Jan Fischer said Obama telephoned him to say that Washington no longer intends to put 10 interceptor missiles in Poland and a radar system in the Czech Republic.
Obamas top military adviser, chairman of the Joint Chiefs of Staff Adm. Mike Mullen, told The Associated Press on Wednesday that the administration was “very close” to the end of a seven-month review of a missile defense shield proposal, an idea that was promoted by the George W. Bush administration. Mullen would not divulge its results.
Obama faced the dilemma of either setting back the gradual progress toward repairing relations with Russia or disappointing two key NATO allies, the Czech Republic and Poland, that agreed to host components of the planned system.
Czech government spokesman Roman Prorok said Ellen Tauscher, a U.S. undersecretary of state for arms control and international security, was briefing Czech officials in Prague and Polish officials in Warsaw on Thursday about Obamas decision.
“It is most probable that the U.S. administration will unfortunately scrap the plan altogether,” said Jaroslaw Gowin, lawmaker for Polands ruling Civic Platform party. “This would confirm that Central Europe is not in the center of the Obama administrations interest. But maybe the U.S. will offer us an alternative.”

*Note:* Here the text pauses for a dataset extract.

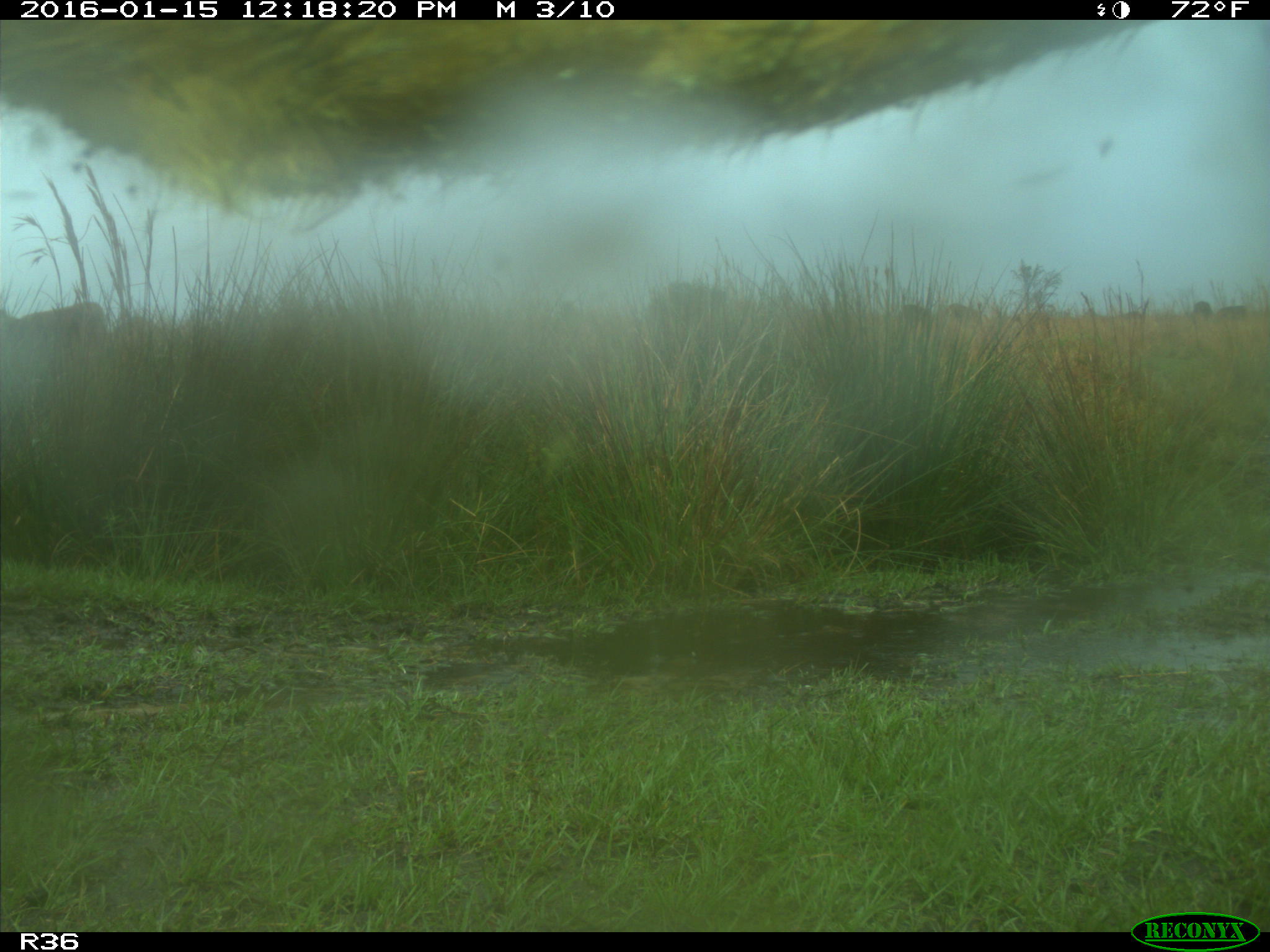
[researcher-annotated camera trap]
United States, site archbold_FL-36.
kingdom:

Piotr Paszkowski, spokesman for Polands Foreign Ministry, told The Associated Press he would wait for the U.S. announcement before commenting.
Defense Secretary Robert Gates scheduled a news conference Thursday with a top military leader, Marine Gen. James Cartwright, who has been a point man on the technical challenge of arraying missiles and interceptors to defend against long-range missiles that an aggressor such as Iran might lob at the U.S. or its allies. Two military officials said the news conference would concern the missile defense plans.

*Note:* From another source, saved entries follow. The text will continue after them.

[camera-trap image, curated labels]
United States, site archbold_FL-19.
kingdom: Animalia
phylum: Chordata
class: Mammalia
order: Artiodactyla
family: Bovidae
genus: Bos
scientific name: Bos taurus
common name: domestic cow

Obama took office undecided about whether to continue to press for the European system and said he would study it. His administration never sounded enthusiastic about the plan, and European allies have been preparing for an announcement that the White House would not complete the shield as designed.
The decision comes as the Obama administration has been seeking closer ties with Moscow and as Russian President Dmitry Medvedev is preparing to visit the United States next week for the U.N. General Assembly and the Group of 20 nations economic summit.

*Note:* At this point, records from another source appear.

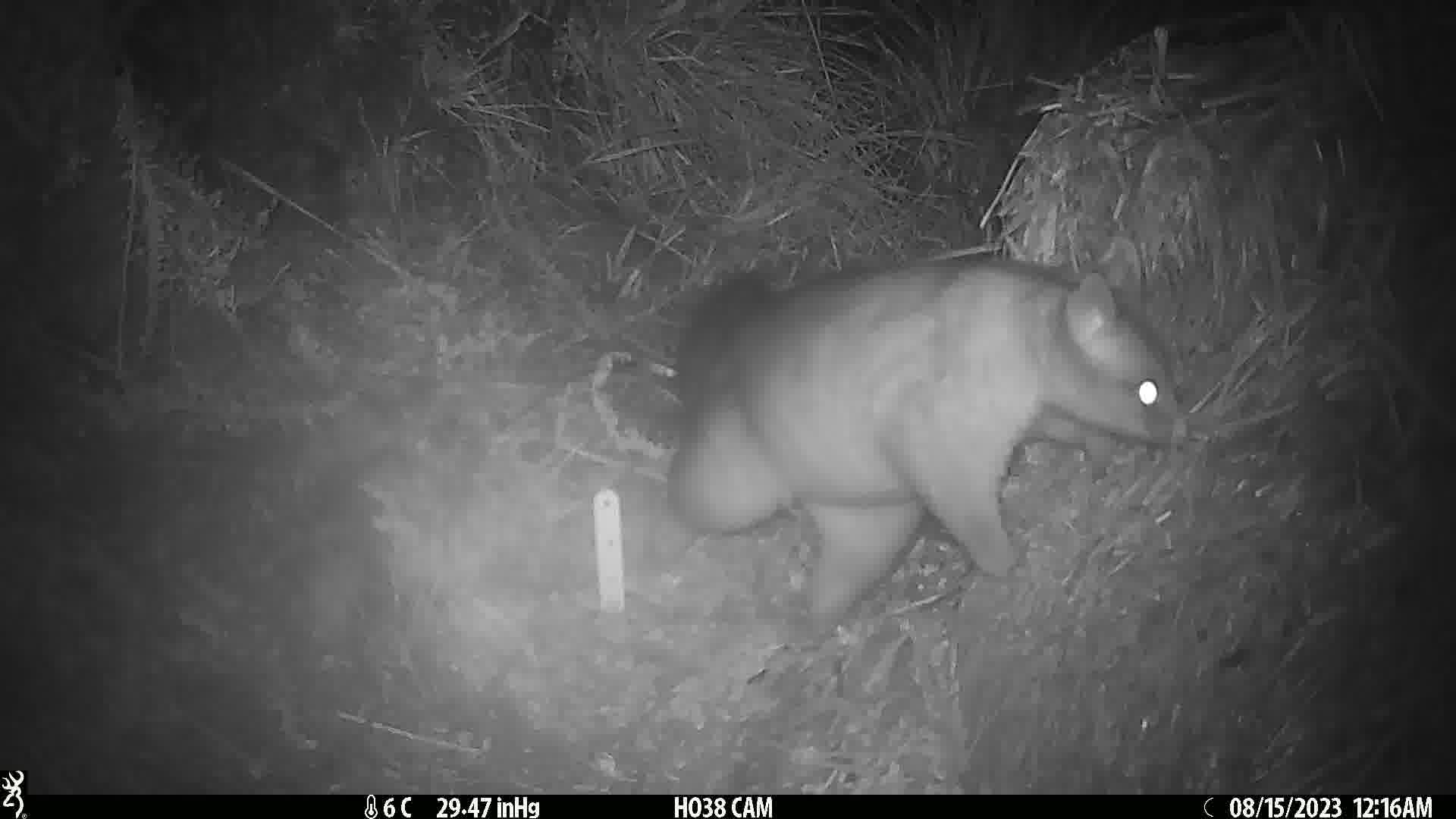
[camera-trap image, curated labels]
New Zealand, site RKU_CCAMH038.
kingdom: Animalia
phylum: Chordata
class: Mammalia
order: Diprotodontia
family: Phalangeridae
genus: Trichosurus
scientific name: Trichosurus vulpecula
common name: common brushtail possum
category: possum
Possum (common brushtail possum) (Trichosurus vulpecula).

The plan for a European shield was a darling of the Bush administration, which reached deals to install 10 interceptors in Poland and a radar system in the Czech Republic – eastern European nations at Russias doorstep and once under Soviet sway.
Moscow has argued that the system would undermine the nuclear deterrent of its vast arsenal.
Alexei Arbatov, head of the Russian Academy of Sciences Center for International Security, told a Moscow radio station Thursday that “the United States is reckoning that by rejecting the missile-defense system or putting it off to the far future, Russia will be inclined together with the United States to take a harder line on sanctions against Iran.”
The administration has given few clues on how it intends to handle European missile defense. Officials have said the review would consider alternative plans to those involving Poland and the Czech Republic.
At an Army missile defense conference last month, Cartwright, who is vice chairman of the Joint Chiefs of Staff, suggested that the U.S. may have underestimated how long it would take Iran to develop long-range missiles. That was seen as a clue that the administration might be backing away from the European plan as devised.
Military officials at the conference discussed possible alternatives for European missile defense, including using shorter-range interceptors from other locations closer to Iran.
Cartwright also has discussed ways the United States might join forces with other nations to watch and protect against Iranian missiles. Using multiple sensors, including some in the Persian Gulf region, theoretically could provide at least a partial shield for Eastern Europe without basing a full radar and interceptor system so close to Russia.